1. Answer from a local index, not from raw files
It parses your repository once with Tree-sitter and stores symbols, references, and call edges in a local SQLite index. Navigation questions are answered from that index in a few tokens instead of by dumping files. A token-budgeted repository summary gives the high-level map without ever emitting a giant tree at session start.
2. Give the model tools to keep large content out of the window
The context-control tools are the loop below. They let the model move large output and durable facts out of the resident window, losslessly, because the content is relocated to disk, not deleted.
stash_context
Park a large blob out of context and get back a short handle. The full content is written to disk.
recall
Pull back only the slice a query needs, within a token budget, never the whole blob.
remember
Persist the durable conclusion as a per-repository fact so it is not re-derived next turn.
3. Make the model use all of this, automatically
None of it helps if the model does not reach for it. The costaffective-session skill is a small piece of session-awareness guidance (about 275 tokens) that teaches the model the lean workflow once per session. It is delivered through the MCP protocol's instructions field, so every connected editor loads it on connect, plus a native Claude Code skill on top. That fixed, tiny cost pays for itself the first time it prevents a single large blob from entering the window.

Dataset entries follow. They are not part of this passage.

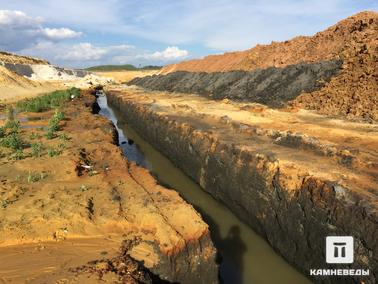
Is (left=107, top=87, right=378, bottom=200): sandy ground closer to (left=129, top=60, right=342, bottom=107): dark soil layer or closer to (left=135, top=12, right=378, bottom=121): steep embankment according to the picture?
(left=135, top=12, right=378, bottom=121): steep embankment

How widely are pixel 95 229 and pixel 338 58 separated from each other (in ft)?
57.1

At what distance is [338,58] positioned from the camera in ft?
66.0

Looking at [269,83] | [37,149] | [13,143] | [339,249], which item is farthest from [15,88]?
[339,249]

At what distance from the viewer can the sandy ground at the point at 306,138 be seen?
27.3 feet

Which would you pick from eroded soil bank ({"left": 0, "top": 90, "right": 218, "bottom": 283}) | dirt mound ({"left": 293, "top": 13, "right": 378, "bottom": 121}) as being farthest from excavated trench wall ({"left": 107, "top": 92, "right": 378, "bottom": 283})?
dirt mound ({"left": 293, "top": 13, "right": 378, "bottom": 121})

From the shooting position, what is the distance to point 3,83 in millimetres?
42594

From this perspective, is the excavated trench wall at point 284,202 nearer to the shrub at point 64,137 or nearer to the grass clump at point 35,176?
the shrub at point 64,137

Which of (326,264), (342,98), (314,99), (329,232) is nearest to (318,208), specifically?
(329,232)

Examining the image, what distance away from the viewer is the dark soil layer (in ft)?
64.6

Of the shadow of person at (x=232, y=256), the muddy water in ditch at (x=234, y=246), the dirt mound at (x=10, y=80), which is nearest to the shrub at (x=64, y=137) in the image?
the muddy water in ditch at (x=234, y=246)

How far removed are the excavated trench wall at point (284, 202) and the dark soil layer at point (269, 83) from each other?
8.36m

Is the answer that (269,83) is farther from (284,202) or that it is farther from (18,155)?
(18,155)

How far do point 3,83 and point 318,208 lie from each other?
4272 centimetres

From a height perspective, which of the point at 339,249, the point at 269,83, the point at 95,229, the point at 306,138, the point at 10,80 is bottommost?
the point at 339,249
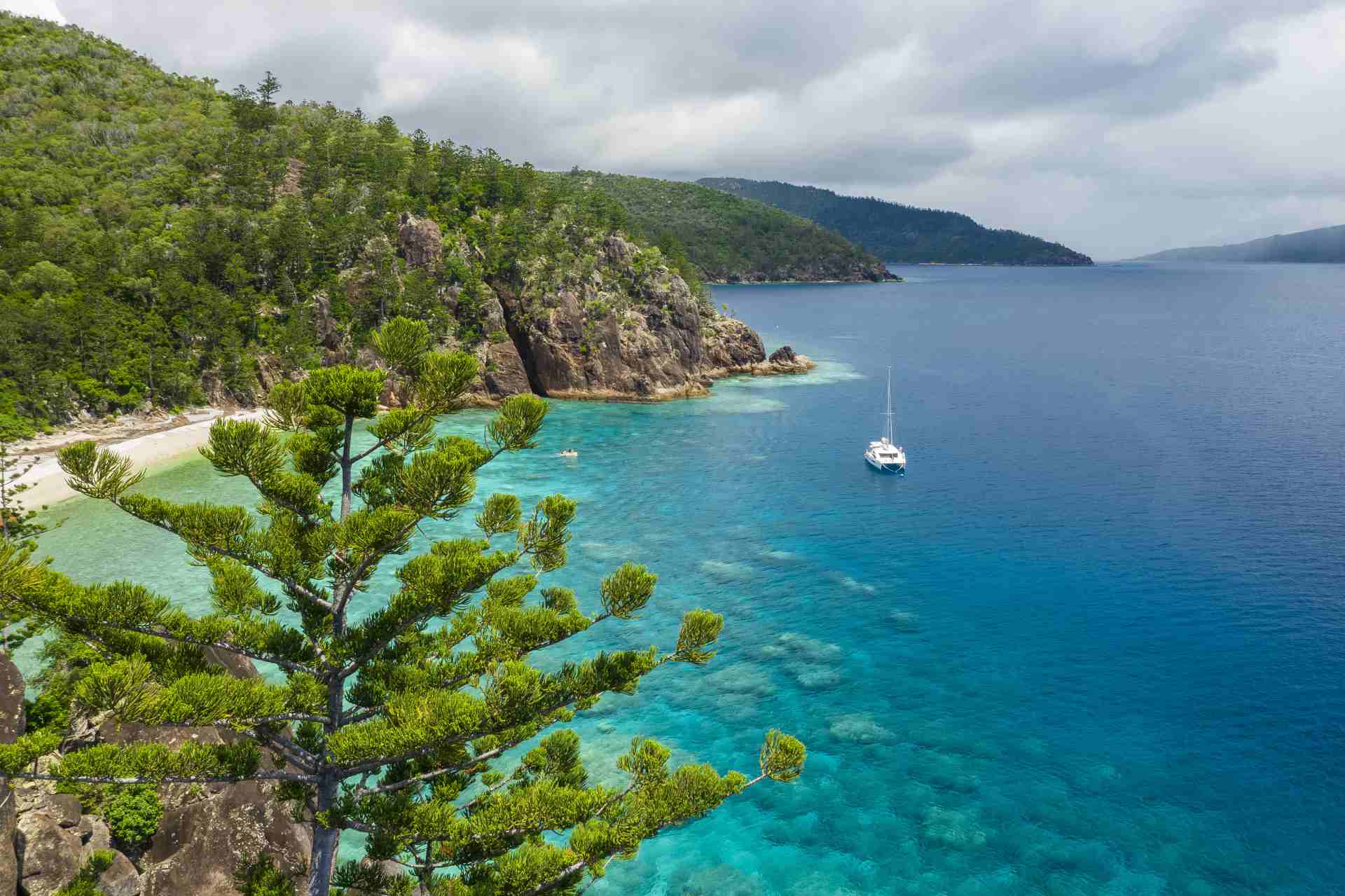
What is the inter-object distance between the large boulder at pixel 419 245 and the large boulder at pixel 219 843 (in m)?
65.6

Why not just summarize or delete old context?
Because that loses information. Summarizing collapses detail you may need later; deleting drops it outright. Stashing relocates tokens rather than discarding them. The full content stays on disk and is always recoverable with recall. That was a hard design constraint from the start: reduce the window without ever dropping context.
The result
The same philosophy runs end to end: answer from the index, budget the summaries, stash the large stuff, recall only the slice, remember the conclusions, and make the editor do it by default. On the Continue OSS repository this adds up to 45.9% fewer tokens, 54.3% fewer exploration loops, and 42.1% fewer tool interactions, entirely local.